▸ 要件:
a – 提示文を読み、次の問いに答えよ。
(i) Fuel に主にあるものとして挙げられている三つは何か。
(ii) どんなデータなのかを定義するクラスは、どのクラスを継承するか。
(iii) vocab.pkl で '<UNK>' に割り当てられている数値はいくつか。
b – 提示文の「fuel.datasets.」から「そこで、 TextFile なるクラスが用意されている。」まで（その語句も含む）を書き直せ。その際、「テキストデータ」を「文字列データ」に置き換えること。
c – 提示文によると、TextFile というクラスはなぜ用意されているのか。一〜三文で説明せよ。

▸ 提示文:
========================================================================

Fuel の TextFile が便利 #Python

Fuel

主に

Dataset
DataStream
IterationScheme

がありますが、 Dataset の例を示します。

fuel.datasets.base.Datasetを継承したクラスでどんなデータなのかを定義する。
例えば、２次元のグレイスケールの画像データを分類したトレーニングデータでバッチ処理をするような場合。

>>> dataset.axis_labels
OrderedDict([('features', ('batch', 'height', 'width')), ('targets', ('batch', 'index'))])

しかし、 Dataset は数値化されたものを扱うので、テキストデータはどうすればいいのか、となる。
そこで、 TextFile なるクラスが用意されている。

TextFile

TextFile — Fuel 0.1.1 documentation

例えば、以下のような vocab.pkl があったとする。

>>> import cPickle
>>> d = cPickle.load(open('vocab.pkl'))
>>> d
{'and': 12, 'cute': 13, 'forget': 14, 'it': 15, 'an': 16, 'break-': 17, 'are': 18, 'horrendous': 19, '&apos;re': 20, '<UNK>': 0, 'again': 5, 'what': 22, 'make': 23, ',': 6, '.': 3, 'start': 24, 'pronunciation': 25, 'asking': 26, 'roxanne': 27, 'you': 7, 'out': 21, 'public': 29, '?': 8, '&apos;d': 30, 'we': 9, 'okay': 31, 'that': 10, '<S>': 1, 'andrew': 32, 'if': 33, '&apos;s': 4, 'quad': 34, 'with': 11, 'barrett': 35, 'me': 36, 'on': 37, 'incredibly': 28, 'your': 38, 'name': 39, 'this': 40, 'well': 41, 'up': 42, 'thought': 43, 'i': 44, 'korrine': 45, 'so': 46, 'can': 47, 'quick': 48, 'the': 49, '</S>': 2, 'having': 50}

また、以下のような train_post.txt.tok があったとする。

train_post.txt.tok

Can we make this quick ? Roxanne Korrine and Andrew Barrett are having an incredibly horrendous public break- up on the quad . Again .
You &apos;re asking me out . That &apos;s so cute . What &apos;s your name again ?

するとこんな感じ。

>>> import cPickle
>>> d = cPickle.load(open('vocab.pkl'))

========================================================================

▸ 資料:
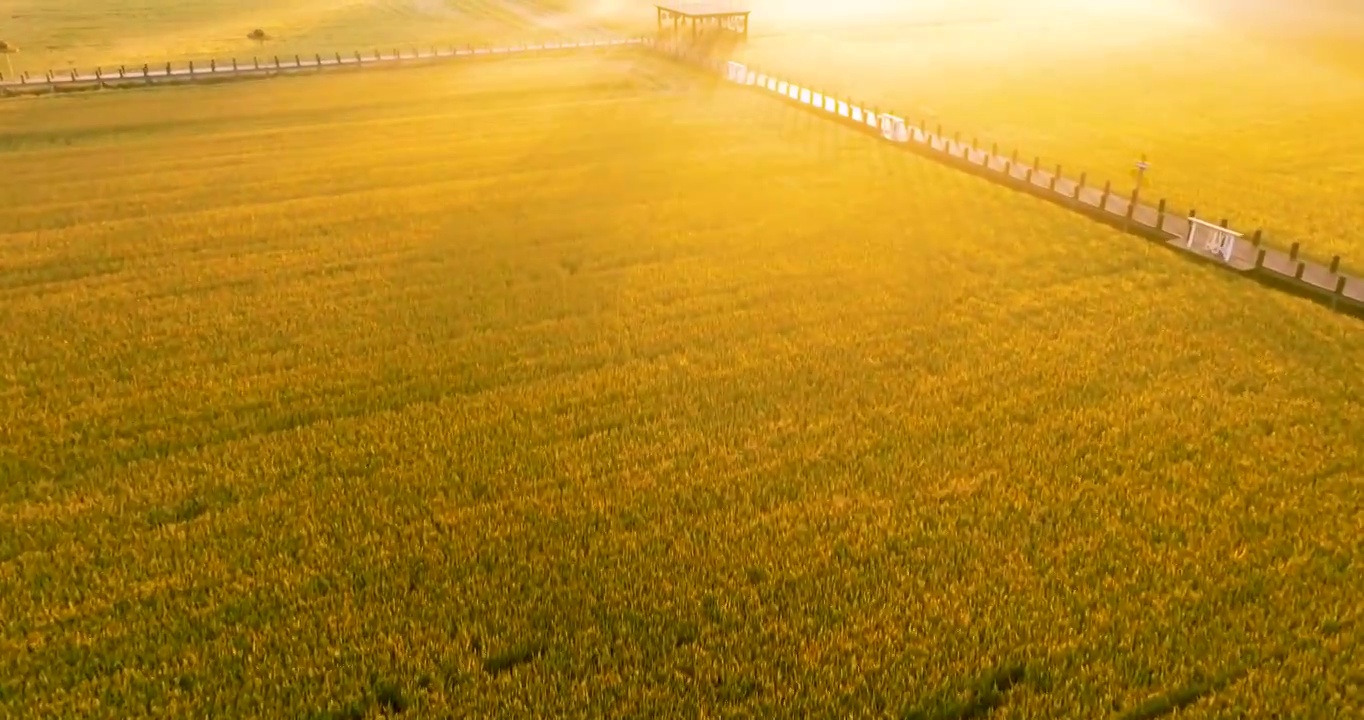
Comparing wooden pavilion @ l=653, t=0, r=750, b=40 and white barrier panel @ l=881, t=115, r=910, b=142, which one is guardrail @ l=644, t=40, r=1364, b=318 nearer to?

========================================================================

▸ 完全な解答:
a –
(i) Dataset、DataStream、IterationScheme
(ii) fuel.datasets.base.Dataset
(iii) 0

b –
fuel.datasets.base.Datasetを継承したクラスでどんなデータなのかを定義する。
例えば、２次元のグレイスケールの画像データを分類したトレーニングデータでバッチ処理をするような場合。

>>> dataset.axis_labels
OrderedDict([('features', ('batch', 'height', 'width')), ('targets', ('batch', 'index'))])

しかし、 Dataset は数値化されたものを扱うので、文字列データはどうすればいいのか、となる。
そこで、 TextFile なるクラスが用意されている。

c – Dataset は数値化されたものを扱うので、テキストデータをどう扱えばよいかという問題が生じる。それに対応するため、TextFile というクラスが用意されている。